> **What the task asks**: Switch "nearest" to "closest" in the listing, starting at the line containing "Which of the objects" and running through the end of the listing. Reproduce those lines with nothing else changed.

[Scene-based reasoning listing]
'''
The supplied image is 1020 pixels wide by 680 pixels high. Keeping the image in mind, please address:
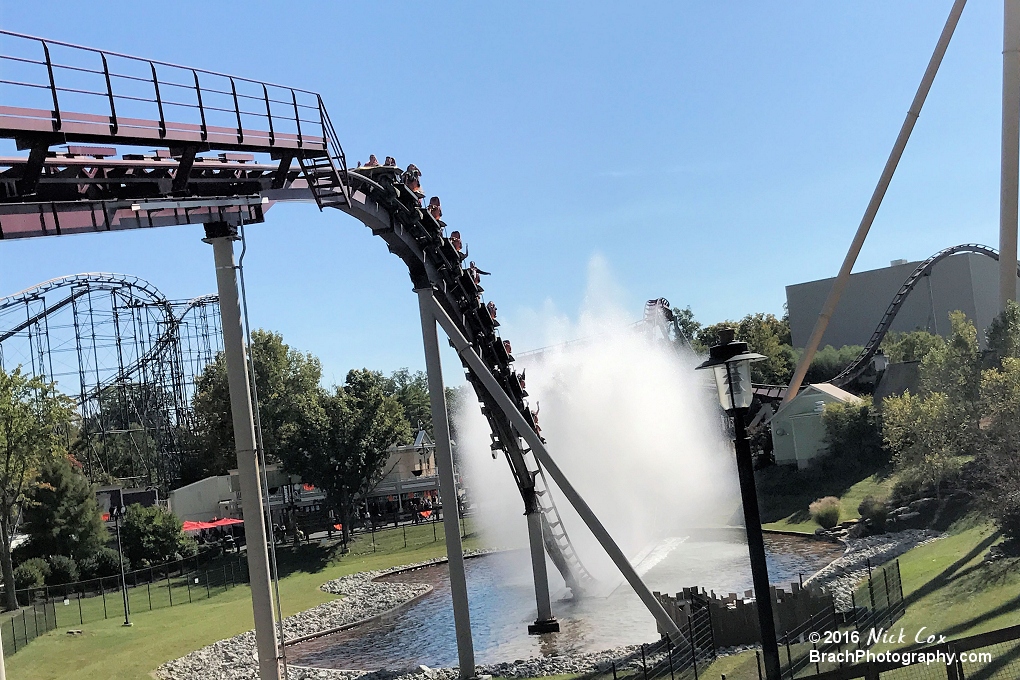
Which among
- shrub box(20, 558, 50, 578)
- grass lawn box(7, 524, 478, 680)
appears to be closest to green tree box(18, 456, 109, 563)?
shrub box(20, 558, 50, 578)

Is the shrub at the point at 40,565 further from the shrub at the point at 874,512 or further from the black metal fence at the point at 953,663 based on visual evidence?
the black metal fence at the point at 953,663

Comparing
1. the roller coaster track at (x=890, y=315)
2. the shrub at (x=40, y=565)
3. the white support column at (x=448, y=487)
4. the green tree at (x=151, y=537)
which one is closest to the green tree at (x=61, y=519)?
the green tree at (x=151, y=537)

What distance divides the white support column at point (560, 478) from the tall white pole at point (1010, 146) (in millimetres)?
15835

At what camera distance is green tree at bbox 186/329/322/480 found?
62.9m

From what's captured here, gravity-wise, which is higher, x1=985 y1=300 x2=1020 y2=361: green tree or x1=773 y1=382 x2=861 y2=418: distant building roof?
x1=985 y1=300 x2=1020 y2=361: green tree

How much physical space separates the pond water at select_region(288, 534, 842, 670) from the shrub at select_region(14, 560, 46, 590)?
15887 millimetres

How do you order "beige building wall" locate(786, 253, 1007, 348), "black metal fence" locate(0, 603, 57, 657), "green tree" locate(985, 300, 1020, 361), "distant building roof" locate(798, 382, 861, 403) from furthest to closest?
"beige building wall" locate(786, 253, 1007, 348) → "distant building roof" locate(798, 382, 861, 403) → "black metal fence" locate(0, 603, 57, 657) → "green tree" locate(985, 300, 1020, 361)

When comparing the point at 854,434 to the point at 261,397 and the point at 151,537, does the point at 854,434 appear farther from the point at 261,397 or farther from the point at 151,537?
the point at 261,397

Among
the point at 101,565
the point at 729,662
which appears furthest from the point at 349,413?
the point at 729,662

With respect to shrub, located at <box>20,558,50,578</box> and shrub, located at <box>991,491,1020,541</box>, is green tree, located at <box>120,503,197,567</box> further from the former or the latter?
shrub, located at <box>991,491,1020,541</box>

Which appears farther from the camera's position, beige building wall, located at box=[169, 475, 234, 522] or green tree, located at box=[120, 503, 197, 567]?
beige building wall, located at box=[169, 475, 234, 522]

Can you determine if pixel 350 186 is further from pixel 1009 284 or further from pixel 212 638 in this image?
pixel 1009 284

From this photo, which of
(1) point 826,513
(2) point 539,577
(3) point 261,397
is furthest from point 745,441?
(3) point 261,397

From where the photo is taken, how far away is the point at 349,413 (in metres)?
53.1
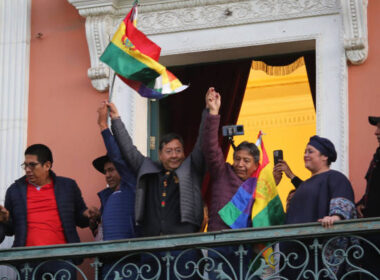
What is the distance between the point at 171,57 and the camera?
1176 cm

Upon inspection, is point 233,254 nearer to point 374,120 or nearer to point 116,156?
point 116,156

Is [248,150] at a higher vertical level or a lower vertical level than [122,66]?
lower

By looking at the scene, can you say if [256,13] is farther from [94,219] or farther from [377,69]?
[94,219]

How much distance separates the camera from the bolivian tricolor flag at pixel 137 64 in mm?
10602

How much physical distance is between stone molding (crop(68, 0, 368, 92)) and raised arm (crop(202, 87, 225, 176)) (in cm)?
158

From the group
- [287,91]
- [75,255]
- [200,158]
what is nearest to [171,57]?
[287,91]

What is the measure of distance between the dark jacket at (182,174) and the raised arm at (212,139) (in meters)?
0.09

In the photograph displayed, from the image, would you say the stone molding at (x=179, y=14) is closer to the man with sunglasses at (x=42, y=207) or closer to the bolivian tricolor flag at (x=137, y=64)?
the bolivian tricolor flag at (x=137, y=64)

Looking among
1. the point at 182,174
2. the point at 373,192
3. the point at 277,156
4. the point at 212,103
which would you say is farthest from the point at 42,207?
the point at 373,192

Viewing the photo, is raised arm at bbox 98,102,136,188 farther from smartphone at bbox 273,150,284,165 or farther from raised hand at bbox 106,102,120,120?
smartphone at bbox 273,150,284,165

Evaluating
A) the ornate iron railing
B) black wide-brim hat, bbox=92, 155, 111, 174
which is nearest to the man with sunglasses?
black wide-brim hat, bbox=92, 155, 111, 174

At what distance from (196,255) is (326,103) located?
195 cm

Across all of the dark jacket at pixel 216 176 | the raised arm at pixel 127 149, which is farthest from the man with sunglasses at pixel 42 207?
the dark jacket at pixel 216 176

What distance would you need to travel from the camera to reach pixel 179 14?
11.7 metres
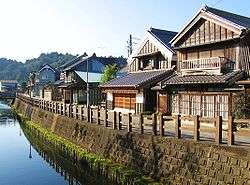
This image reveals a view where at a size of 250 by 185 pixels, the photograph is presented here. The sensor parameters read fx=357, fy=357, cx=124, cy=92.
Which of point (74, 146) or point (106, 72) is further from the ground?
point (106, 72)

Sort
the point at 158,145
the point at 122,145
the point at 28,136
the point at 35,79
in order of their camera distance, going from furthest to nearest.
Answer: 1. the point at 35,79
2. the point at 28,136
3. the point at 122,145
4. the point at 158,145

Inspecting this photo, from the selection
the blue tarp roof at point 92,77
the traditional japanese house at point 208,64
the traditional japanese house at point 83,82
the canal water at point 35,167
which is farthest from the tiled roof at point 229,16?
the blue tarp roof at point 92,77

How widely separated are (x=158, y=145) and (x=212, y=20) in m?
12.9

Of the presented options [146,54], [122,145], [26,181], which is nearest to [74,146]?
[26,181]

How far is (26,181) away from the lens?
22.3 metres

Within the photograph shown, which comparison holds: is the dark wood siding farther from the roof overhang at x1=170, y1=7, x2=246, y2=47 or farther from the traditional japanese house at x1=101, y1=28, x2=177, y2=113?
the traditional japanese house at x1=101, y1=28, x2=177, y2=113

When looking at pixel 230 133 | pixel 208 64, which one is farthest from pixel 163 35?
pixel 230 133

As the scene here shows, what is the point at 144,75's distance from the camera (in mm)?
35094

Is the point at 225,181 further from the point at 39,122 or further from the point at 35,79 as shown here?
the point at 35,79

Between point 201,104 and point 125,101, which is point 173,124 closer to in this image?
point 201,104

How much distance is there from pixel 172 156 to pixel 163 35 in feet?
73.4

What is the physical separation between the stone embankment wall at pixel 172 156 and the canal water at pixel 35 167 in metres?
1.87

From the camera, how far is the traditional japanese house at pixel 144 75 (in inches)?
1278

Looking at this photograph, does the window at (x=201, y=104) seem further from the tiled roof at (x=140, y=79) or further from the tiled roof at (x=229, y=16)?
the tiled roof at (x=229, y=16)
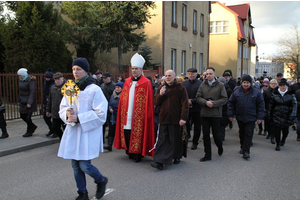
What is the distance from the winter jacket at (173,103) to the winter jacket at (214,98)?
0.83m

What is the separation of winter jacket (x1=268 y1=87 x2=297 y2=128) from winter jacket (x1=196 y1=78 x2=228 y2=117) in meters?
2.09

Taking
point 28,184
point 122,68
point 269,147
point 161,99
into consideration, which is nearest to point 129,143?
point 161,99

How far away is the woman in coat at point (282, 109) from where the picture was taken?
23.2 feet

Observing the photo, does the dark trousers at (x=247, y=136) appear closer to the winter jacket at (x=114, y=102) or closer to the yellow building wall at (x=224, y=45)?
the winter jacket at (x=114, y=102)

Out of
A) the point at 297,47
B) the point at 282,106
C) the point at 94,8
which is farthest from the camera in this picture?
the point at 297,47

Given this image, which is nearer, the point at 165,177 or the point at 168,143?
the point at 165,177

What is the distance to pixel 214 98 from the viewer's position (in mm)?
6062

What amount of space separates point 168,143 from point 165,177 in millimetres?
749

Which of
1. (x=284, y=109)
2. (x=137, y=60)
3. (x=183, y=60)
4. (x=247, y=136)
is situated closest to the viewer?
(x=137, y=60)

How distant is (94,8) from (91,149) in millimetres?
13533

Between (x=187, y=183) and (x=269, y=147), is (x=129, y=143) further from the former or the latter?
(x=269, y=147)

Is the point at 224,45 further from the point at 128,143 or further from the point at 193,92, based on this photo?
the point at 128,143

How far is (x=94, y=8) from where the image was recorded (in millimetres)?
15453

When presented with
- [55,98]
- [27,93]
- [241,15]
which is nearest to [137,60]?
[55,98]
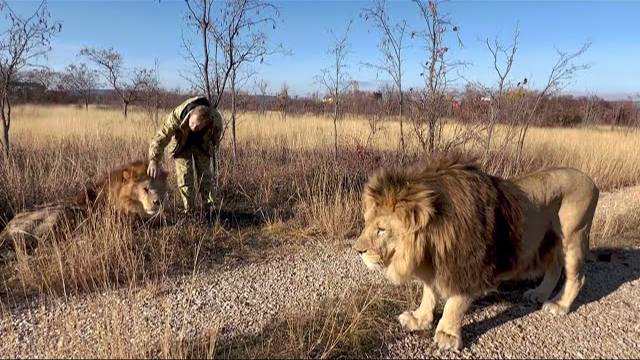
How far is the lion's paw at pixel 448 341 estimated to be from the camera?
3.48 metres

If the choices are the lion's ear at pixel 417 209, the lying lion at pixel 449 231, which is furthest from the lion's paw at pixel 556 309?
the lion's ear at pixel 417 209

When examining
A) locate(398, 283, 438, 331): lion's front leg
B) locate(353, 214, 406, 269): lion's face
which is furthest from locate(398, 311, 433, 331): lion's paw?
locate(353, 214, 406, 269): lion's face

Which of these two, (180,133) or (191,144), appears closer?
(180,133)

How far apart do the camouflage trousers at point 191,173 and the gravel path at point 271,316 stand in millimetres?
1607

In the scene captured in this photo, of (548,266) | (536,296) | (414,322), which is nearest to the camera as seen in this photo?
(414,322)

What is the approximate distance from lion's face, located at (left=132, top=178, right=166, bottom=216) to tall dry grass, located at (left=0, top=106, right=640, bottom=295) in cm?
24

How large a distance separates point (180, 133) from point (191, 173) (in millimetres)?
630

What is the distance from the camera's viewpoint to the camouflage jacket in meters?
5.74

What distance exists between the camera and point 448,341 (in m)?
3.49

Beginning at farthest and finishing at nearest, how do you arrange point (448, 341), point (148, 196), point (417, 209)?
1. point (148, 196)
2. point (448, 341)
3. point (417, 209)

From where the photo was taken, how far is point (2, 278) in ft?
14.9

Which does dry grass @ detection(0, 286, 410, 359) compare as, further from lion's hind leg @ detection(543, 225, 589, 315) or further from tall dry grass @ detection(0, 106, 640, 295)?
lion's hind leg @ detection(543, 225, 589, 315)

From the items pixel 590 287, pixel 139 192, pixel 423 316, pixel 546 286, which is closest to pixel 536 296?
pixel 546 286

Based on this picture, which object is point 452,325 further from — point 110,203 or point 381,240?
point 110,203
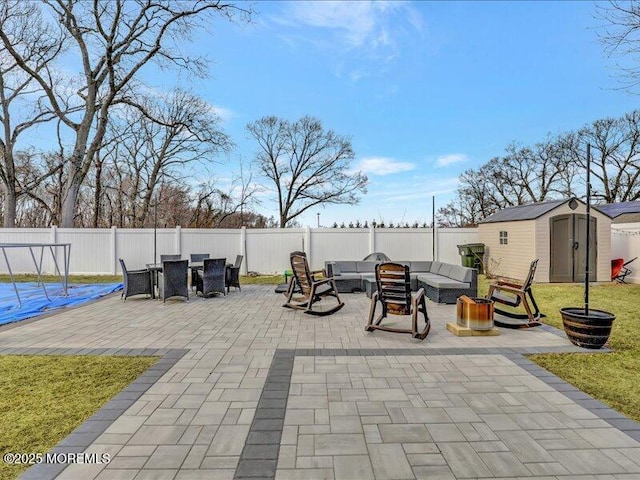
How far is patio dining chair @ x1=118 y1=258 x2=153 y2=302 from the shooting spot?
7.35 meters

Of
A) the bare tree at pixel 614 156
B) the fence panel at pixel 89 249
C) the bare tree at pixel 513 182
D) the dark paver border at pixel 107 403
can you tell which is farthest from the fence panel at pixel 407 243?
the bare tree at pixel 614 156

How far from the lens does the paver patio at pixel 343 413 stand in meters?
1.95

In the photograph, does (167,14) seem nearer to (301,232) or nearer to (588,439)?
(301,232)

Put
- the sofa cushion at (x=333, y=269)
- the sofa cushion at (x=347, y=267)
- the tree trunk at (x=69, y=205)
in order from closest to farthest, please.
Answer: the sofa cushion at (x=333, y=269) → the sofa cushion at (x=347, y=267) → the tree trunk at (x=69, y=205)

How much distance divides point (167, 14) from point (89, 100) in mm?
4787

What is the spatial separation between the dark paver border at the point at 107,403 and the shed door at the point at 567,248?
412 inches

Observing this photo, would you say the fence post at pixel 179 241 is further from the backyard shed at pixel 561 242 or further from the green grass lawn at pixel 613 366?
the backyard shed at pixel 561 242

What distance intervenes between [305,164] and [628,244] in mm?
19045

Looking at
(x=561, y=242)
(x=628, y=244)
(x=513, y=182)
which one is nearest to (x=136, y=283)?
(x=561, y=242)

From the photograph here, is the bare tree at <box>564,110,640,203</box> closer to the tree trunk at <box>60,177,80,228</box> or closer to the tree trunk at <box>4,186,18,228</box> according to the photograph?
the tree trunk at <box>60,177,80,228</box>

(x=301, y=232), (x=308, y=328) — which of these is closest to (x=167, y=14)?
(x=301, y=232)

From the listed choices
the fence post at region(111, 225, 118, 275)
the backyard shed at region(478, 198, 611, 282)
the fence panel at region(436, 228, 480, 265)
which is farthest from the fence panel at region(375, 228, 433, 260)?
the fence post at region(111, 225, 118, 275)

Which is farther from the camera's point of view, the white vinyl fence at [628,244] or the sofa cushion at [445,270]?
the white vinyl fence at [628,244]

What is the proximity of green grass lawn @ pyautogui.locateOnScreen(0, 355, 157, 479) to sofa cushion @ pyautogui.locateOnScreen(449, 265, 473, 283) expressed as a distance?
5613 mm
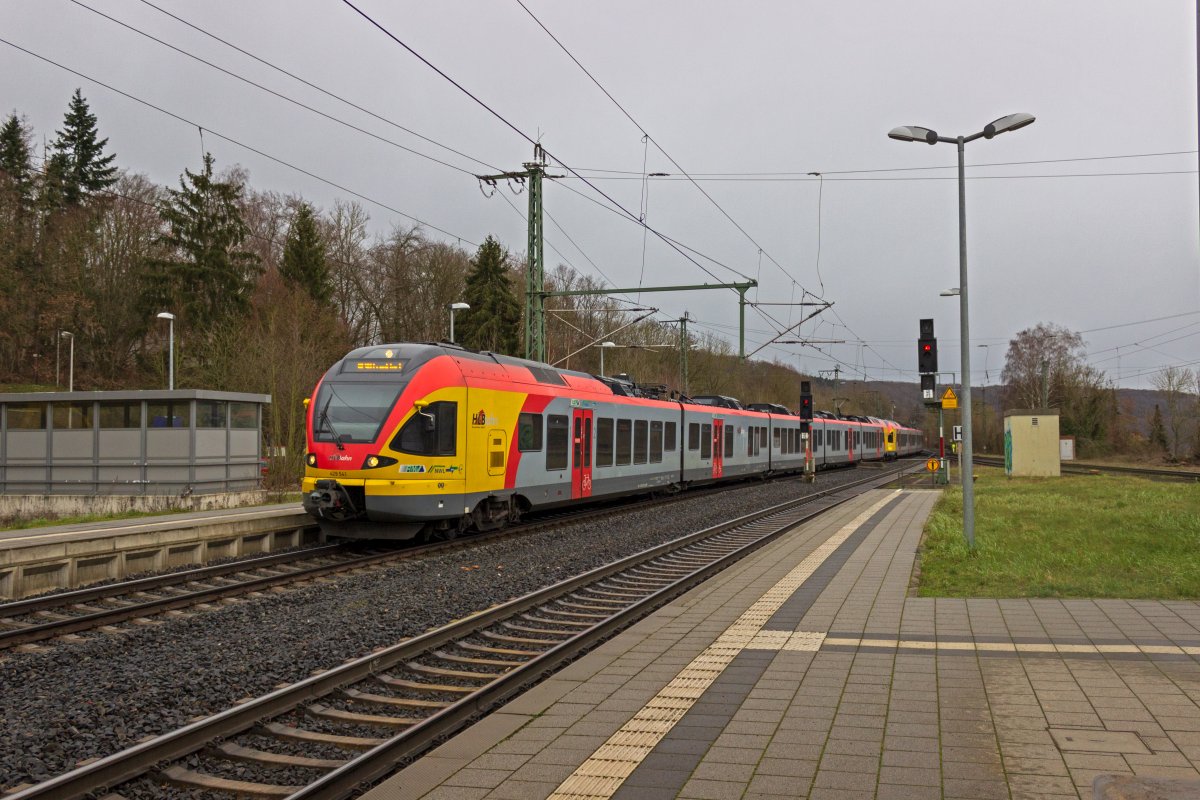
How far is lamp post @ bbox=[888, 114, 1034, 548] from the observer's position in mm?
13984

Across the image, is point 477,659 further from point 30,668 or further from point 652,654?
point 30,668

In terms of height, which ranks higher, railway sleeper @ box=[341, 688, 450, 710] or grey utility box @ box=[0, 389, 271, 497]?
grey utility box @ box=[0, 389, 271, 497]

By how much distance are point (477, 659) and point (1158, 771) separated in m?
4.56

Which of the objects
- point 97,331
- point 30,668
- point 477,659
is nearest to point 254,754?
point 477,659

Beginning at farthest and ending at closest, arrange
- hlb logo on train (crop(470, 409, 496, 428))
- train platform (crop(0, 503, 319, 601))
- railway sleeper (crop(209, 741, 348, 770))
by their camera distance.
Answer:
'''
> **The response**:
Which of the objects
- point 97,331
- point 30,668
- point 477,659
is closest to point 254,754?
point 477,659

Beginning at farthest and ending at closest, arrange
- hlb logo on train (crop(470, 409, 496, 428))
- train platform (crop(0, 503, 319, 601))
- railway sleeper (crop(209, 741, 348, 770))
by their camera distance.
Answer:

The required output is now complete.